D’où vient la pression à tenir compte des aspects de durabilité – de la part des clients, à savoir les locataires, ou de la part des investisseurs?

La pression dans ce sens augmente peu à peu de tous les côtés, même si elle se présente sous des formes différentes. Il ne faut d’abord pas oublier l’influence des autorités de régulation, par exemple pour se mettre en conformité avec les exigences des Accords de Paris en matière climatique. Cela influencera les normes s’appliquant à la construction, à la rénovation, à l’accès à d’éventuelles subventions, etc.

Quant aux investisseurs, on observe que les investisseurs multi-asset, les family offices regardent désormais de très près les aspects de durabilité avant d’investir dans un fonds, en plus des rendements obtenus. C’est le cas aussi du côté de certaines caisses de pension, de fondations, etc.

«La construction d’un parc de 360 logements à Zurich Witikon par la Fondation Swisscanto constituera un test intéressant.»

S’agissant des locataires, les personnes qui louent des appartements ou, le cas échéant, des espaces commerciaux, ne posent que rarement la question de savoir quelle est la situation d’un immeuble en fonction des critères ESG. En revanche, ils s’intéressent de plus en plus aux questions de certification énergétique. Dans les centres-villes, ce n’est pas forcément le cas car les personnes qui recherchent un appartement sont d’abord contents de trouver un logement. En périphérie ou dans les segments de biens immobiliers haut de gamme, cela devient une préoccupation croissante.

Les clients sont-ils pour autant prêts à payer davantage pour habiter dans des logements bénéficiant de meilleures normes énergétiques ou d’un bilan environnemental plus favorable?

Il est difficile de répondre à cette question. A cet égard, la construction d’un parc de 360 logements à Zurich Witikon (ndlr: quartier situé sur les hauteurs de Zurich) par la Fondation Swisscanto constituera un test intéressant. L’ensemble de ces bâtiments tiendront compte des critères de durabilité à la fois environnementaux mais aussi sociaux. Outre les émissions de CO2, le projet prendra en considération aussi des aspects tels que l’énergie «grise» utilisée, la préservation de la biodiversité, etc. Pour évaluer s’il existe une disposition à payer pour ces aspects, la Haute école d’économie de Zurich (ZHAW) va réaliser une étude sur ce sujet – nous sommes curieux d’en connaître les résultats.

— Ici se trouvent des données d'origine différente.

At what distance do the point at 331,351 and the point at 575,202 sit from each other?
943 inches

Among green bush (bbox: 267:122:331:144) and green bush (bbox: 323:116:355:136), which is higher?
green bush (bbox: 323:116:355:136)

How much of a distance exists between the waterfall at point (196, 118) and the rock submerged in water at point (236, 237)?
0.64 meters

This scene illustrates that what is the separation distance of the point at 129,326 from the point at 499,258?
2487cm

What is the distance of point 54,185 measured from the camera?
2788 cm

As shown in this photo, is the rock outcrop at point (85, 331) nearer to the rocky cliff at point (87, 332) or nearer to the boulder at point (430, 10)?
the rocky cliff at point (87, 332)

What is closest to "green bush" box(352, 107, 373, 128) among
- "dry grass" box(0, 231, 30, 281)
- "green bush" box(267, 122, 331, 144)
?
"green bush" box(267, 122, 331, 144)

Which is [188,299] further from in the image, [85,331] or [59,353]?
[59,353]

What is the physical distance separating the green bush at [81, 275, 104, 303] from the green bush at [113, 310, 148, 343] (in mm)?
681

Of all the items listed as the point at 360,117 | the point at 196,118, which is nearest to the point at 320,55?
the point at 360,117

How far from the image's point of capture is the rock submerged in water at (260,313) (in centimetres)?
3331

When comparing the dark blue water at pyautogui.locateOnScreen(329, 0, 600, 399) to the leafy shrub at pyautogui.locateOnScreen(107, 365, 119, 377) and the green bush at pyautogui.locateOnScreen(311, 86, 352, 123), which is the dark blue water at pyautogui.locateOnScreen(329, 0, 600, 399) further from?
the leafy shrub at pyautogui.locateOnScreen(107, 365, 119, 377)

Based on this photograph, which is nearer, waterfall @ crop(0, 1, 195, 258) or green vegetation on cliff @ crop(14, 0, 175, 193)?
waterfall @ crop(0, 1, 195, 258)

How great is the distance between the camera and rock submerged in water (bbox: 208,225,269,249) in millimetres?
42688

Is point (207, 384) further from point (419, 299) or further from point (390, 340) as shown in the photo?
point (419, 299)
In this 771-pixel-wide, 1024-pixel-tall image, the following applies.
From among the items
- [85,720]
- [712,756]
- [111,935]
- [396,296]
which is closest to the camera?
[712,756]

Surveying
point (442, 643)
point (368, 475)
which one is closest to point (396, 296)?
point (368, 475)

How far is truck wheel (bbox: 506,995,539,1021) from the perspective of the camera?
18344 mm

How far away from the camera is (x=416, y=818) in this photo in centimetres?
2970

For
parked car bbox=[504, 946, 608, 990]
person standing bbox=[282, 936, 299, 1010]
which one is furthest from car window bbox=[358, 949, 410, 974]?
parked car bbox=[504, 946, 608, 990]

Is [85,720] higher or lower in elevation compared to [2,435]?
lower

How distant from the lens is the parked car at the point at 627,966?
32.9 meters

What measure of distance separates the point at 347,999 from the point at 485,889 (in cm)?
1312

Mon impression est que certains standards ne sont désormais plus véritablement considérés comme étant une véritable plus-value mais seulement une sorte de prérequis. Si beaucoup d’acheteurs étaient encore prêts il y a 10 ou 15 ans à payer davantage pour un bâtiment certifié Minergie, ce n’est désormais plus le cas pour les nouvelles constructions. Les clients partent du principe que les nouveaux bâtiments satisfont à de telles normes.

Comment se compare le parc immobilier suisse par rapport au reste de l’Europe et des pays d’Europe du Nord en particulier?

En ce qui concerne les nouveaux bâtiments, le parc immobilier suisse se caractérise déjà par des standards très élevés. Les projets d’assainissements énergétiques sont nombreux. De manière générale, la Suisse est certainement plus avancée que l’Europe en moyenne.